**EXERCISE PROMPT:** Reproduce every one of the following records verbatim, keeping each line and its order unchanged.

**DATA PROVIDED:**

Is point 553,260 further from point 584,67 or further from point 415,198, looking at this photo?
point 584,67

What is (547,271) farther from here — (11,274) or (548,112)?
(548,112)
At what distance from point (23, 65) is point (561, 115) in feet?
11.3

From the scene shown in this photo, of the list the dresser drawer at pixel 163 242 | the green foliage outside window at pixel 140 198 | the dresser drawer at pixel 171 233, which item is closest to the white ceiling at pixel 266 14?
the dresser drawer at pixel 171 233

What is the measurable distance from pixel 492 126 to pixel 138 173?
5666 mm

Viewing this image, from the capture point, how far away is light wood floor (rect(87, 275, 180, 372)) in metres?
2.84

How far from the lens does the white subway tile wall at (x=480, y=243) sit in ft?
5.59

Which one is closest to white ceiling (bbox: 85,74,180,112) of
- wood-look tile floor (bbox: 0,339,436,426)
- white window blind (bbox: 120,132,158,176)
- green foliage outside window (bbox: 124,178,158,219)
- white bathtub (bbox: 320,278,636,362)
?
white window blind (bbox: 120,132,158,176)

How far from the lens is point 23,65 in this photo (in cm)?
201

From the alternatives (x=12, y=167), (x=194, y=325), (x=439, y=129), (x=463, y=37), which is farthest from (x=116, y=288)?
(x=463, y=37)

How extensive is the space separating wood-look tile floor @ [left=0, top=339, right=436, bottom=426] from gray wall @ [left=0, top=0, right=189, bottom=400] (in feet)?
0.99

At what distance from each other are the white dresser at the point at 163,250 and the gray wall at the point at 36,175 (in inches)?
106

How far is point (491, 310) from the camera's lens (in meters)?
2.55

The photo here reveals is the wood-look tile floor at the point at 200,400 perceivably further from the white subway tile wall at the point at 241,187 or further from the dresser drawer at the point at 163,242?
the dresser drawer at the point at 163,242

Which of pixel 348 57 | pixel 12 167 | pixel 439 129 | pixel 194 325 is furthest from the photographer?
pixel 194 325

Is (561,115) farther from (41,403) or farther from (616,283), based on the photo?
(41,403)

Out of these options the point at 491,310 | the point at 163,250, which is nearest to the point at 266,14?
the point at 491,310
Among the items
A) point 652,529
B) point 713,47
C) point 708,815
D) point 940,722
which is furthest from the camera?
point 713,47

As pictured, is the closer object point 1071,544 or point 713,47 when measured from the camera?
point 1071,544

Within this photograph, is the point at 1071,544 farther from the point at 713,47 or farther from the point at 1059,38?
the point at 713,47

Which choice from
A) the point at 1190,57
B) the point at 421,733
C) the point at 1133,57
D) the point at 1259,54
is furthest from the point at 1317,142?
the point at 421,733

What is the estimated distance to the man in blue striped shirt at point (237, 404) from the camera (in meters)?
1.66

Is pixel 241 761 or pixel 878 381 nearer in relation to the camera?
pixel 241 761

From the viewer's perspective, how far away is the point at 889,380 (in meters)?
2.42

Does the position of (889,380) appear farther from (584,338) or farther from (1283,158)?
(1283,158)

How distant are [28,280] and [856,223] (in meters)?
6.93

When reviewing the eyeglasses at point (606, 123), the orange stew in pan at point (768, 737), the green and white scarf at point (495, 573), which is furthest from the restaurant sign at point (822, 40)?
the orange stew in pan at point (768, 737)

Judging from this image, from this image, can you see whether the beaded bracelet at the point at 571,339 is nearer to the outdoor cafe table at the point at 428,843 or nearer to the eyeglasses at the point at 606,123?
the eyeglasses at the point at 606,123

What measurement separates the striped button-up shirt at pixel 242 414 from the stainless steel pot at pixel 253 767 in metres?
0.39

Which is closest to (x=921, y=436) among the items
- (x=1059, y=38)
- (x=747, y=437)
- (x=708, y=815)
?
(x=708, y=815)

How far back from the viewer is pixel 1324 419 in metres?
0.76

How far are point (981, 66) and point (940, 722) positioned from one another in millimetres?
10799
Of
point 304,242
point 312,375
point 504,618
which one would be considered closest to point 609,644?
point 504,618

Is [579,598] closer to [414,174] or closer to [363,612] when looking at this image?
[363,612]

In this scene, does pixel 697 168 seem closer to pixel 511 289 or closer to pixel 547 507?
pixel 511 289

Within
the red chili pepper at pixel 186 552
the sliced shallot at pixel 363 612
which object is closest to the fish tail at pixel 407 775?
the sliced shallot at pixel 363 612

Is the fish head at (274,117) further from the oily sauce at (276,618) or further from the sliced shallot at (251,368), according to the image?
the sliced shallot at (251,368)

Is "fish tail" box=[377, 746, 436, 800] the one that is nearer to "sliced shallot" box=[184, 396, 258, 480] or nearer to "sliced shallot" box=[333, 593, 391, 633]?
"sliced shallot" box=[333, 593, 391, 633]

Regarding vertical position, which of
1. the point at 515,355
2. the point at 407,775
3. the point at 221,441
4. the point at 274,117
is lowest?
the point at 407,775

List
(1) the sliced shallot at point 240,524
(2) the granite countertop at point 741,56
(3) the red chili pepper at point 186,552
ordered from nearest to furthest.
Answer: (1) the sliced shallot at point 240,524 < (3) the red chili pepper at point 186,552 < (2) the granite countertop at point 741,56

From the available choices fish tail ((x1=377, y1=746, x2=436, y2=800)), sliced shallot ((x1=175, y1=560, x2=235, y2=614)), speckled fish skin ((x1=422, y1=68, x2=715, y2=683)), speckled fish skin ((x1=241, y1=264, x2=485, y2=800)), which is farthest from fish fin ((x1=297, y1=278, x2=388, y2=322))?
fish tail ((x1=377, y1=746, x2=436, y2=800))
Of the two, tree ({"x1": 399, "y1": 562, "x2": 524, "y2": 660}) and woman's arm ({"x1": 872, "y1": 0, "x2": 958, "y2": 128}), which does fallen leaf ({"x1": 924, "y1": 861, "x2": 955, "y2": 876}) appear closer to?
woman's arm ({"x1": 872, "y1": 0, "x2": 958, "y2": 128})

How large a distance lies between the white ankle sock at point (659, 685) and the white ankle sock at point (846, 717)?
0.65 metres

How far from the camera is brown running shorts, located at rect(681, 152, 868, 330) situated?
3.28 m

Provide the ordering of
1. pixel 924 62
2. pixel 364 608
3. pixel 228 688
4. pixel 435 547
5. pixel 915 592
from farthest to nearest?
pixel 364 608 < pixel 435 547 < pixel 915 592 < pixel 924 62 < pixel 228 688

**EXERCISE RESPONSE:**
Is point 553,260 further from point 584,67 or further from point 415,198, looking at this photo?
point 584,67

What is (547,271) farther from here — (11,274) or (548,112)?
(548,112)
At what distance from point (23, 65) is point (561, 115) in feet?
11.3

From the scene shown in this photo, of the list the dresser drawer at pixel 163 242 | the green foliage outside window at pixel 140 198 | the dresser drawer at pixel 171 233, which item is closest to the white ceiling at pixel 266 14?
the dresser drawer at pixel 171 233

What is the measurable distance from pixel 492 126 to pixel 138 173?
5666 mm

Viewing this image, from the capture point, how far away is light wood floor (rect(87, 275, 180, 372)) in metres?
2.84

How far from the lens does the white subway tile wall at (x=480, y=243) sit in ft?
5.59

Which one is closest to white ceiling (bbox: 85,74,180,112) of
- wood-look tile floor (bbox: 0,339,436,426)
- white window blind (bbox: 120,132,158,176)
- green foliage outside window (bbox: 124,178,158,219)
- white bathtub (bbox: 320,278,636,362)
?
white window blind (bbox: 120,132,158,176)

How far from the lens is point 23,65 in this photo (in cm)?
201

From the alternatives (x=12, y=167), (x=194, y=325), (x=439, y=129), (x=463, y=37), which is farthest from (x=116, y=288)?
(x=463, y=37)

How extensive is the space separating wood-look tile floor @ [left=0, top=339, right=436, bottom=426] from gray wall @ [left=0, top=0, right=189, bottom=400] (in feet)?
0.99

At what distance from each other are the white dresser at the point at 163,250 and the gray wall at the point at 36,175 (in inches)?
106

How far is point (491, 310) from the camera's lens (in meters)?
2.55

The photo here reveals is the wood-look tile floor at the point at 200,400 perceivably further from the white subway tile wall at the point at 241,187 or further from the dresser drawer at the point at 163,242?
the dresser drawer at the point at 163,242

Which of pixel 348 57 | pixel 12 167 | pixel 439 129 | pixel 194 325 is furthest from the photographer?
pixel 194 325

Is (561,115) farther from (41,403) or farther from (616,283), based on the photo?
(41,403)

Out of these options the point at 491,310 | the point at 163,250, which is nearest to the point at 266,14?
the point at 491,310
Among the items
A) point 652,529
B) point 713,47
C) point 708,815
D) point 940,722
which is furthest from the camera?
point 713,47

As pictured, is the closer object point 1071,544 or point 713,47 when measured from the camera?
point 1071,544

Within this photograph, is the point at 1071,544 farther from the point at 713,47 or farther from the point at 1059,38?
the point at 713,47

Which choice from
A) the point at 1190,57
B) the point at 421,733
C) the point at 1133,57
D) the point at 1259,54
is furthest from the point at 1317,142?
the point at 421,733

What is the estimated distance to the man in blue striped shirt at point (237, 404) from the camera (in meters)?
1.66

Is pixel 241 761 or pixel 878 381 nearer in relation to the camera?
pixel 241 761

From the viewer's perspective, how far away is the point at 889,380 (in meters)?
2.42

Does the position of (889,380) appear farther from (584,338) or farther from (1283,158)?
(1283,158)

How distant are [28,280] and [856,223] (in meters)?
6.93

When reviewing the eyeglasses at point (606, 123), the orange stew in pan at point (768, 737), the green and white scarf at point (495, 573), which is furthest from the restaurant sign at point (822, 40)?
the orange stew in pan at point (768, 737)

Judging from this image, from this image, can you see whether the beaded bracelet at the point at 571,339 is nearer to the outdoor cafe table at the point at 428,843 or nearer to the eyeglasses at the point at 606,123?
the eyeglasses at the point at 606,123

What measurement separates the striped button-up shirt at pixel 242 414 from the stainless steel pot at pixel 253 767 in metres?
0.39

Which is closest to (x=921, y=436) among the items
- (x=1059, y=38)
- (x=747, y=437)
- (x=708, y=815)
?
(x=708, y=815)

How far back from the viewer is pixel 1324 419 in metres?
0.76

How far are point (981, 66) and point (940, 722) positioned from one another in millimetres?
10799
Of
point 304,242
point 312,375
point 504,618
which one would be considered closest to point 609,644?
point 504,618

Is [579,598] closer to [414,174] or closer to [363,612] when looking at this image?
[363,612]

In this scene, does pixel 697 168 seem closer to pixel 511 289 or closer to pixel 547 507?
pixel 511 289

Within
the red chili pepper at pixel 186 552
the sliced shallot at pixel 363 612
which object is closest to the fish tail at pixel 407 775?
the sliced shallot at pixel 363 612

Is the fish head at (274,117) further from the oily sauce at (276,618) or further from the sliced shallot at (251,368), according to the image?
the sliced shallot at (251,368)

Is "fish tail" box=[377, 746, 436, 800] the one that is nearer to "sliced shallot" box=[184, 396, 258, 480] or nearer to "sliced shallot" box=[333, 593, 391, 633]?
"sliced shallot" box=[333, 593, 391, 633]

Regarding vertical position, which of
1. the point at 515,355
2. the point at 407,775
3. the point at 221,441
4. the point at 274,117
is lowest?
the point at 407,775

List
(1) the sliced shallot at point 240,524
(2) the granite countertop at point 741,56
(3) the red chili pepper at point 186,552
ordered from nearest to furthest.
Answer: (1) the sliced shallot at point 240,524 < (3) the red chili pepper at point 186,552 < (2) the granite countertop at point 741,56

From the available choices fish tail ((x1=377, y1=746, x2=436, y2=800)), sliced shallot ((x1=175, y1=560, x2=235, y2=614)), speckled fish skin ((x1=422, y1=68, x2=715, y2=683)), speckled fish skin ((x1=241, y1=264, x2=485, y2=800)), which is farthest from fish fin ((x1=297, y1=278, x2=388, y2=322))?
fish tail ((x1=377, y1=746, x2=436, y2=800))
Of the two, tree ({"x1": 399, "y1": 562, "x2": 524, "y2": 660}) and woman's arm ({"x1": 872, "y1": 0, "x2": 958, "y2": 128}), which does fallen leaf ({"x1": 924, "y1": 861, "x2": 955, "y2": 876}) appear closer to?
woman's arm ({"x1": 872, "y1": 0, "x2": 958, "y2": 128})

How large a distance lies between the white ankle sock at point (659, 685) and the white ankle sock at point (846, 717)?
0.65 metres

How far from the camera is brown running shorts, located at rect(681, 152, 868, 330) situated?
3.28 m

Provide the ordering of
1. pixel 924 62
2. pixel 364 608
3. pixel 228 688
4. pixel 435 547
5. pixel 915 592
from farthest to nearest?
pixel 364 608 < pixel 435 547 < pixel 915 592 < pixel 924 62 < pixel 228 688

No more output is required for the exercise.